··· 提示文

仕事とワークスペースをメインテーマとする世界的な知識ネットワーク「WORKTECHAcademy」(ワークテック・アカデミー)では、グローバルトレンドを俯瞰する多彩な記事を発表している。今回はそのなかから、AIによる自動化が労働力不足を補う可能性に関して考察した、オックスフォード大学のテレンス・タン氏の記事を紹介する。

原文:Will AI fill the labour gaps caused by an ageing population?

テクノロジーの進歩は経済成長の原動力となる一方で、雇用喪失を引き起こす可能性もある。人間の仕事がテクノロジーに奪われることへの懸念は新しいものではなく、デヴィッド・リカードやジョン・メイナード・ケインズなど多くの歴史上の人物が指摘してきた。こうした懸念は今日も続いており、世界経済フォーラム(World Economic Forum, WEF)はAI(人工知能)によって8,500万人の雇用が失われるリスクがあると推定している。

同時に、世界の人口は高齢化し、世界保健機関(WHO)によると生産年齢人口に占める高齢者人口の割合は増加し続けている。この傾向は今後も続き、多くの国で労働力の減少につながると予想される。

高齢化による労働力減少と、自動化による潜在的な雇用喪失。これら2つの現象を勘案すると、当然次のような疑問が生じる。高齢化の影響を受ける国々では、自動化によって労働力不足が補われることを期待してよいのだろうか。

高齢化した職業ほど自動化されづらい?

······

• _取り組む課題_
上の、AIと高齢化による労働力不足についての文章を、最後の見出し「高齢化した職業ほど自動化されづらい?」に続く本文として書き進めてください。

··· 表示情報

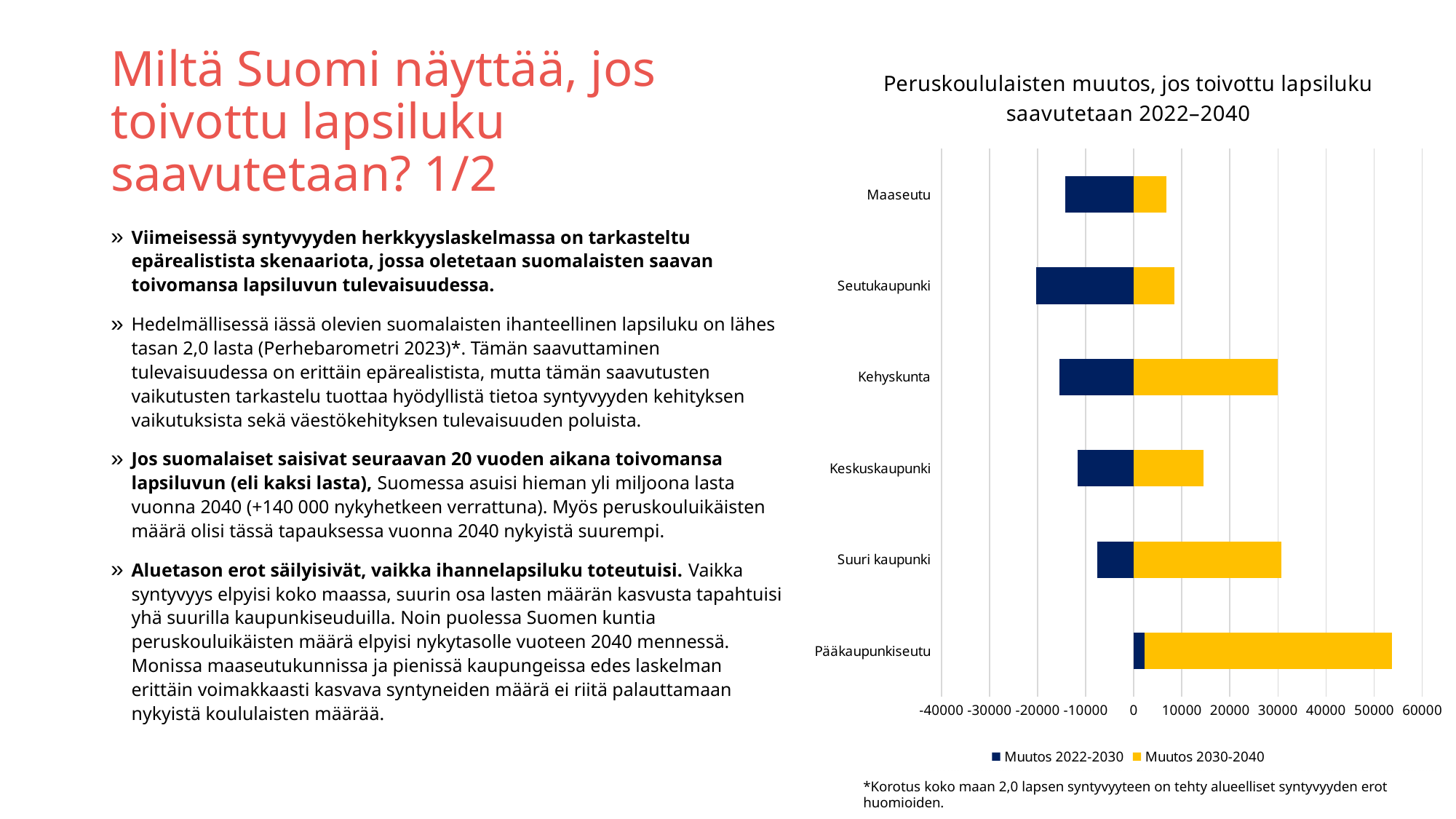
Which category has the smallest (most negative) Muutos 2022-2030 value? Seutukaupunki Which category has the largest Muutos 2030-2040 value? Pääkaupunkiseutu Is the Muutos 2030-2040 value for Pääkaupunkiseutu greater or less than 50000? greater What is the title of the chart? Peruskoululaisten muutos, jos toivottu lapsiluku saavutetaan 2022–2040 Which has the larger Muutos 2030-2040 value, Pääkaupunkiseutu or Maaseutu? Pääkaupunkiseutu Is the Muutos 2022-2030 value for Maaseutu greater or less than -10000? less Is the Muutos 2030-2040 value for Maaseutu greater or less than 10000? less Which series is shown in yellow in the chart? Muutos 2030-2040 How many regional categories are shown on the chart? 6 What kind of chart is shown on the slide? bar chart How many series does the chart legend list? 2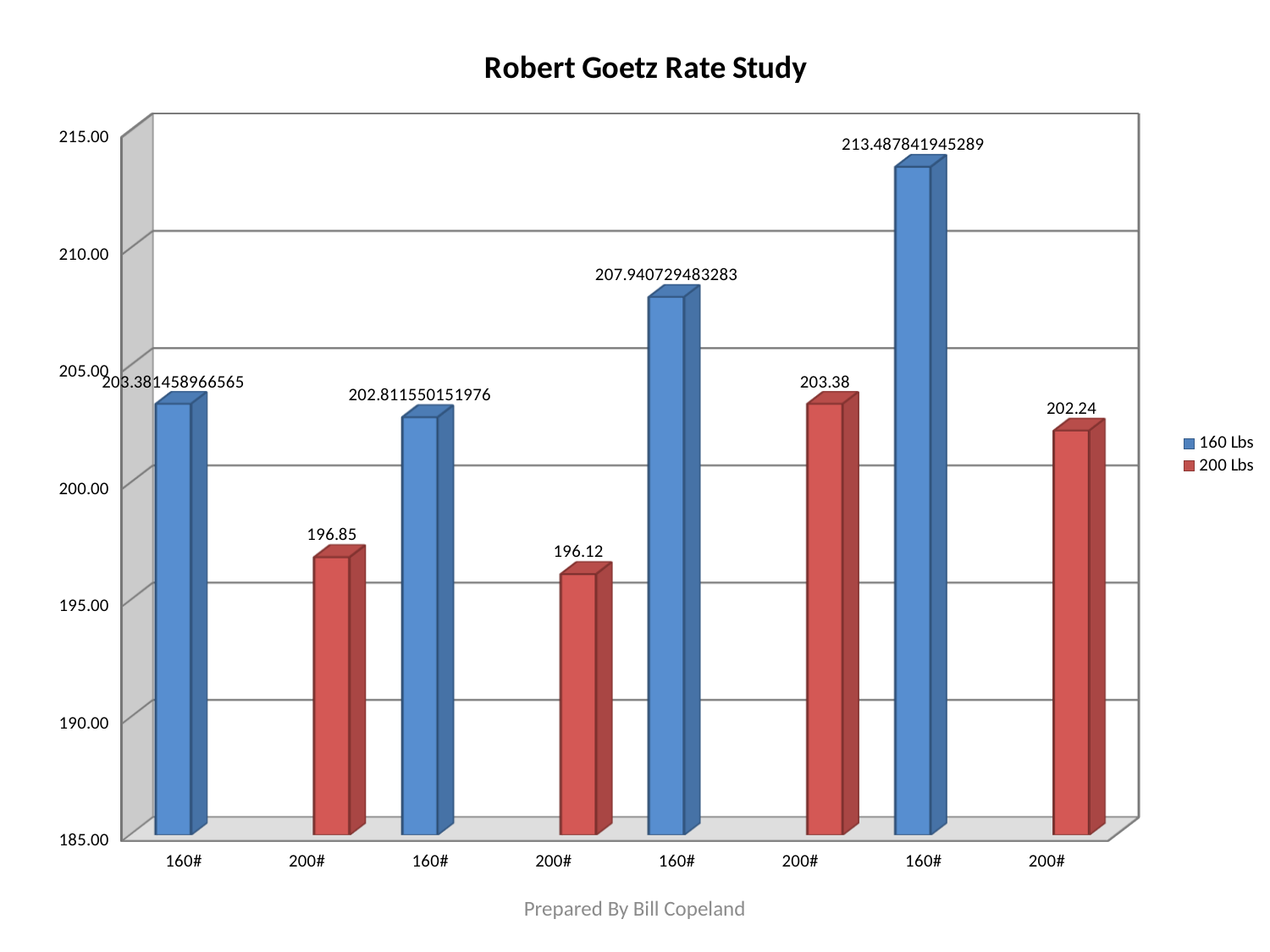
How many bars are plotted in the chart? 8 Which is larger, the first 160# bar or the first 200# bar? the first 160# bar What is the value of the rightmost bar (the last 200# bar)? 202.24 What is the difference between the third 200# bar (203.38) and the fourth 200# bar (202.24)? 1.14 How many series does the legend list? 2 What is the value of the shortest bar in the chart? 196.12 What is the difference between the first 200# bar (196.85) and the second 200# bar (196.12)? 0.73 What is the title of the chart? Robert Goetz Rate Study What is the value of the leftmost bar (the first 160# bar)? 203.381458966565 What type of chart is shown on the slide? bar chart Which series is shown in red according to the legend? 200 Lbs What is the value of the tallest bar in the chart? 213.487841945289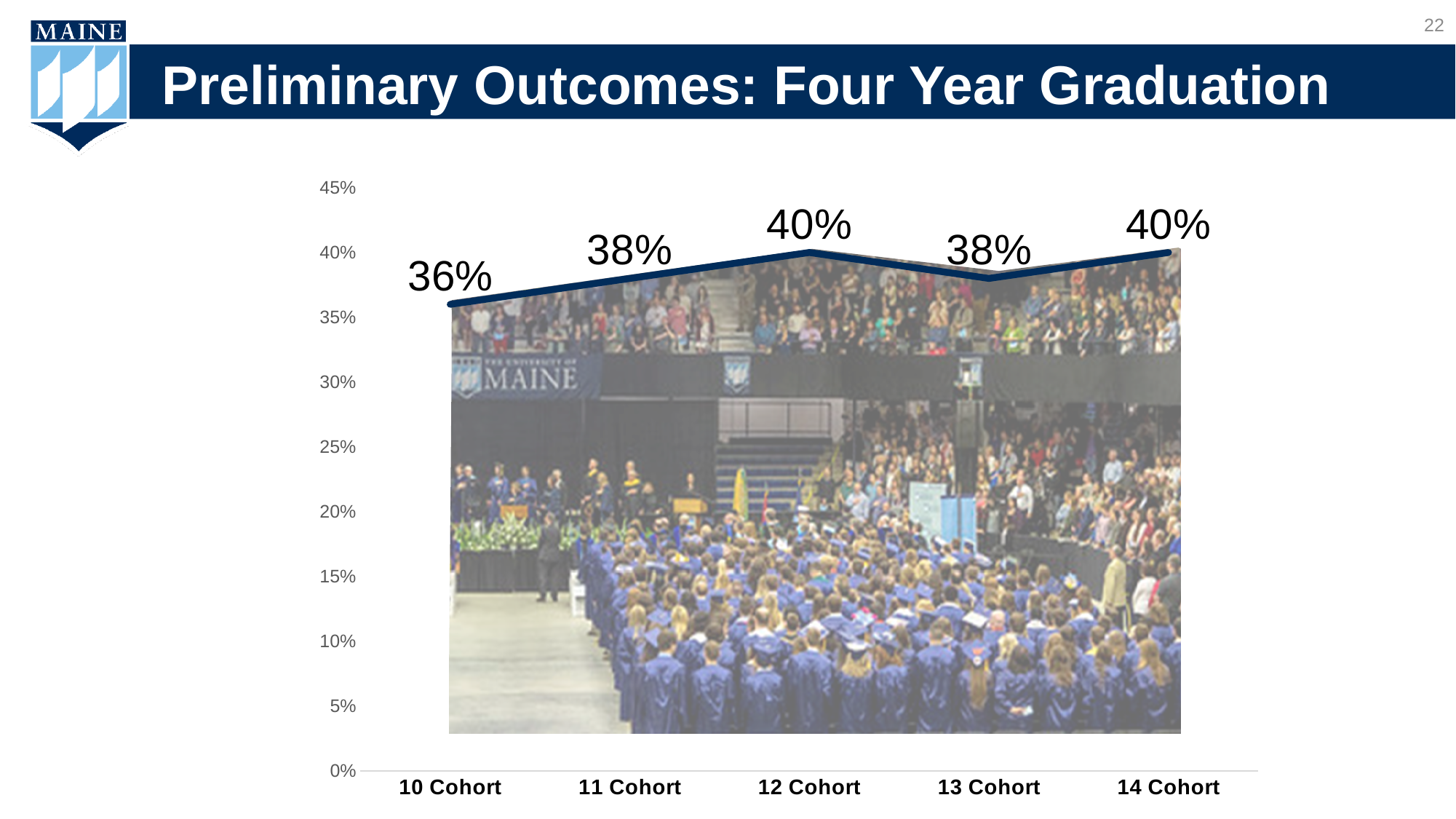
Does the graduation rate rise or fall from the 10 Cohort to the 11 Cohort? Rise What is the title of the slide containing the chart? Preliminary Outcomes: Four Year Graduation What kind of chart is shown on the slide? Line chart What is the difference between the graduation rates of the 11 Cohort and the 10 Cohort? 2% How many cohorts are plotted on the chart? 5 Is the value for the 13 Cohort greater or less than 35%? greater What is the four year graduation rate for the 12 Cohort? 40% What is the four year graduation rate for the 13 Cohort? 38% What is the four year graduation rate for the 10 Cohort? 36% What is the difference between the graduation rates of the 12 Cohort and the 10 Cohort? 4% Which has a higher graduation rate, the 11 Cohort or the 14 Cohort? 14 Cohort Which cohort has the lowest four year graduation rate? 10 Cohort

······

• _解答欄_
本稿ではその疑問に答えるため、オックスフォード大学のマイケル・オズボーン教授の指導のもと取り組んだ研究プロジェクトの成果を紹介する。

このプロジェクトでは、米国の2018年標準職業分類で定義された各職業における自動化と年齢分布の関係を調べた。その結果、2011年から2021年にかけて、65歳以上の労働者の増加率が最も高かったのは建設業と採掘業(増加率96.6%)であり、対して介護とサービス業では13.6%と最も低い増加率であった。55歳以上の労働者については、農業、漁業、林業で46.9%と最も高い増加率を記録した一方、生命科学、物理学、社会科学では3.7%の減少となった。予想通り、大部分の職業で高齢化の傾向がみられた。

さらに、各職業における55歳以上の労働者の割合と、その職業がコンピュータ化される確率との関係は、逆相関である可能性があることを発見した。この傾向の統計的有意性を保証するにはさらなる研究が必要だが、仮にこの関係が真実であるとした場合、より高齢化した職業は自動化されづらい傾向があるといえる。

これは管理職のような職業では理にかなっているように思われる。フレイとオズボーンは、管理職は高度な社会的知性が求められるためコンピュータ化のリスクが低いこと、また、管理職はより実務経験のある人に偏るため、年齢が高くなる傾向があることを指摘している。さらに、一般的に仕事が自動化されるリスクが低い高技能労働者は、低技能労働者よりも退職時期が遅い傾向があることを示す既往研究もある。

自然と相殺されることを期待すべきではない

我々の研究では、各職業における年齢分布と自動化可能性との間にはほとんどの場合、有意な関係が認められなかった。したがって各国政府は、自動化による雇用喪失が、高齢化による労働力不足を自然と相殺することを期待すべきではないだろう。我々は政府に対し、これらの問題に対処するため、より積極的な措置を講じることを推奨する。

ChatGPTやMidJourneyなどのAIモデルを生み出した技術進歩により、近い将来、失業が加速する可能性は高い。ゴールドマン・サックスは、世界中で3億の雇用が生成AIによる自動化の危機にさらされていると予測しており、その結果、多くの人が再訓練やリスキリングの必要に迫られるだろう。マッキンゼーのレポートでは、自動化とAIの影響により、2030年までに3億7,500万人が転職を余儀なくされる可能性があると推定している。ただし、この推定では高齢化の影響は考慮されていない。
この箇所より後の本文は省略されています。